Market prices find a balance between buyers and sellers.  Most of those buyers and sellers are paid high salaries and study the market full time.  So when you trade, it's typically against someone working full time at estimating the stock's price.  Because of how many buyers and sellers are studying each stock, it's crowded.  It's very hard to find an insight worth money.  Anything you already saw on the news moved the price a long time ago... prices move in tiny fractions of a second.  You saw a news story, while a hedge fund has a full time solar energy expert reading every industry publication.  To make money, your insight has to be a surprise to the market - otherwise the market would already have included it.  Given all that, aren't you speculating rather than investing on surprise information?

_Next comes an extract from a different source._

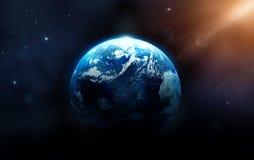 La terre de planète avec le soleil se levant de l'espace lointain Photographie stock libre de droits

You mentioned bad spending habits, and I suspect this desire to speculate "feels right" just like spending too much felt right.  In the markets, you need to go with the numbers rather than gut feel.  If you have to invest now, I'd recommend a broad index fund.  Can you buy Vanguard ETFs?  You might investigate "Vanguard Total World", symbol "VT".  That holds stocks from every country in proportion to that country's stock market.  It is not speculating, it's holding everything in a low cost (expense ratio 0.17%) index fund.

If you're not ready to stop speculating, you might read Larry Swedroe's "What Wall Street Doesn't Want You To Know" or "A Random Walk Down Wall Street".  Good luck on the path to better finances.
« Last Edit: December 27, 2015, 02:58:01 AM by MustacheAndaHalf »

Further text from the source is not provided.